Output every line of the data below word for word, without the pictures.

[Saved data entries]
++++

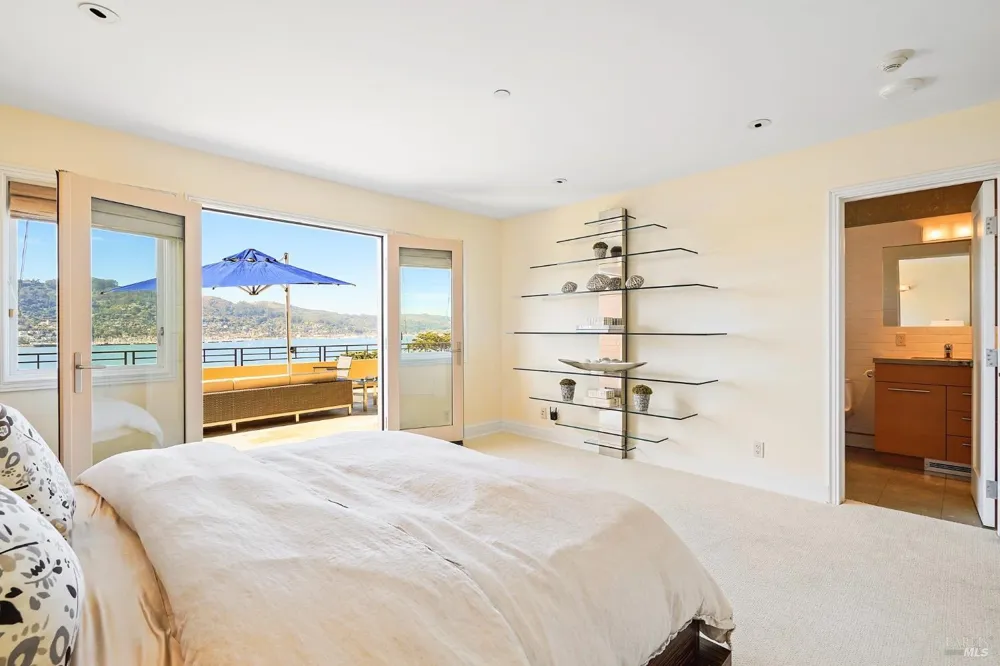 337 Belvedere Avenue Belvedere, CA 94920
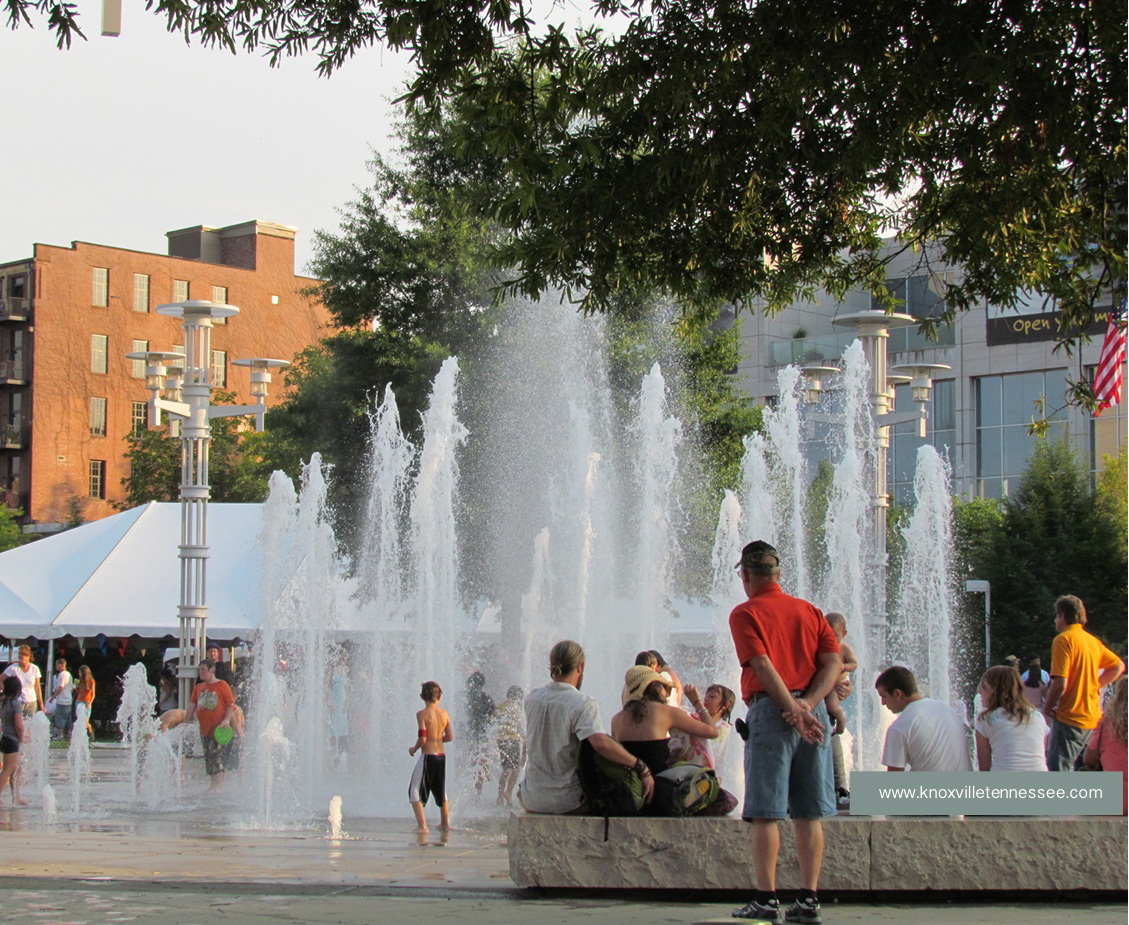 world fair park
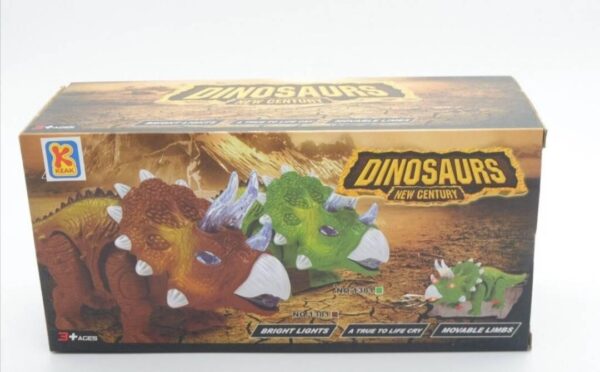 126893770 6194d317812203 377717571637143236216 - Dinsaurs robot Triceratops braon – Dinsaurs robot Triceratops braon Dinsaurs robot Triceratops braon – Dinsaurs robot Triceratops braon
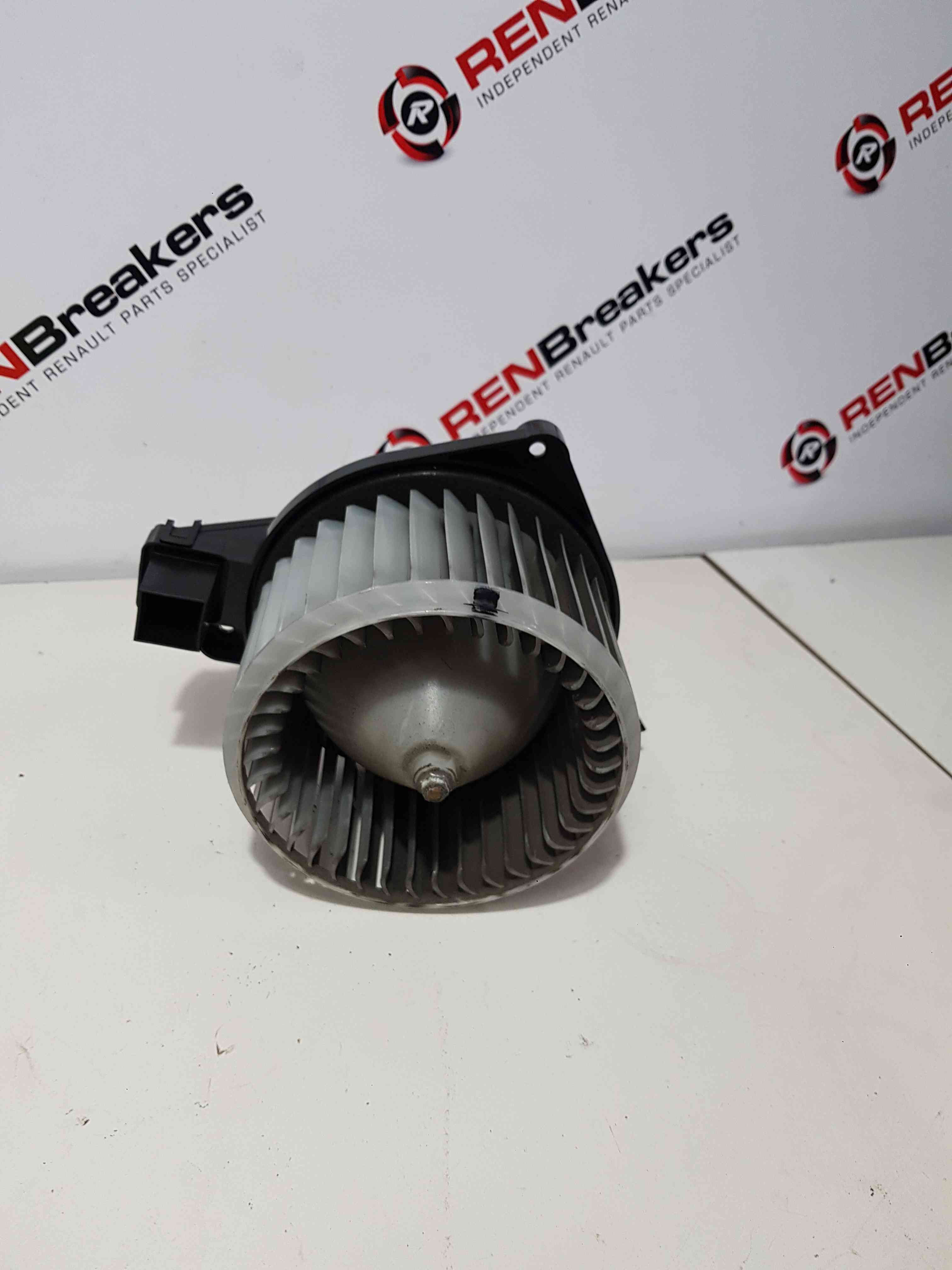 Thumb 10 Nissan Pixo 2010-2017 Heater Blower Motor 5115147650 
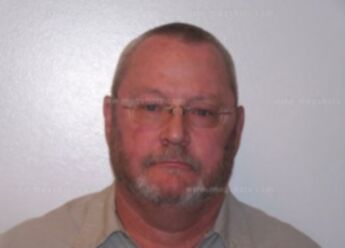 Richard Gregory Pinder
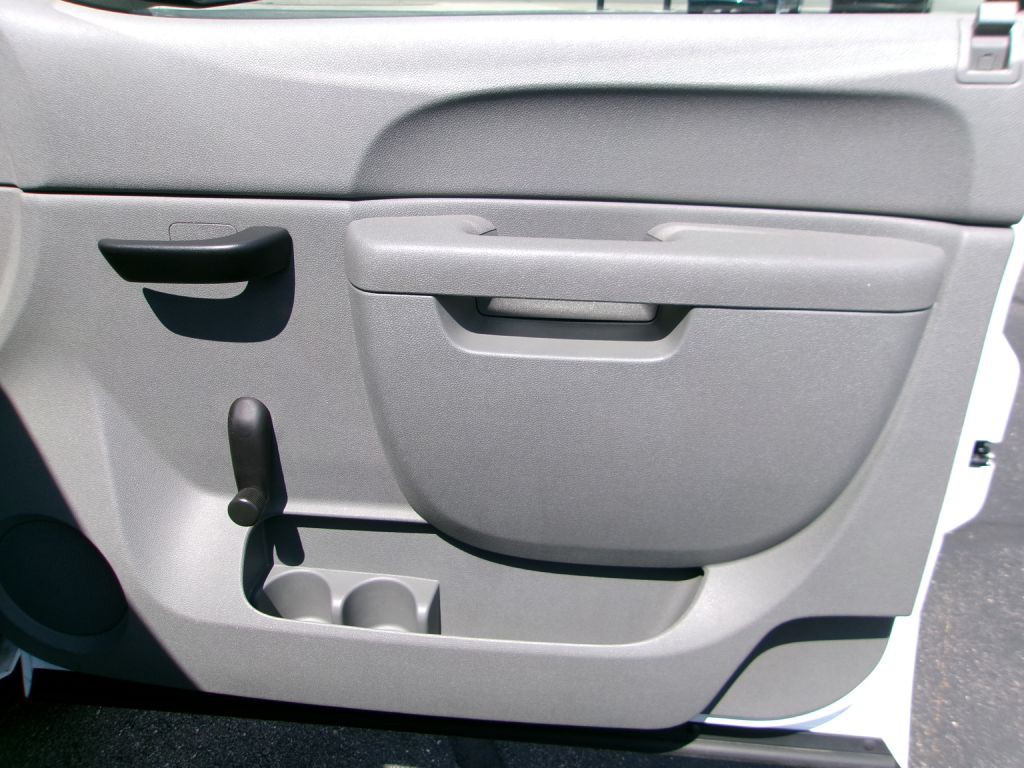 2013 Chevrolet Silverado 1500 Image 12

++++

◆ Answer to this problem ◆
 337 Belvedere Avenue Belvedere, CA 94920
 world fair park
 126893770 6194d317812203 377717571637143236216 - Dinsaurs robot Triceratops braon – Dinsaurs robot Triceratops braon Dinsaurs robot Triceratops braon – Dinsaurs robot Triceratops braon
 Thumb 10 Nissan Pixo 2010-2017 Heater Blower Motor 5115147650 
 Richard Gregory Pinder
 2013 Chevrolet Silverado 1500 Image 12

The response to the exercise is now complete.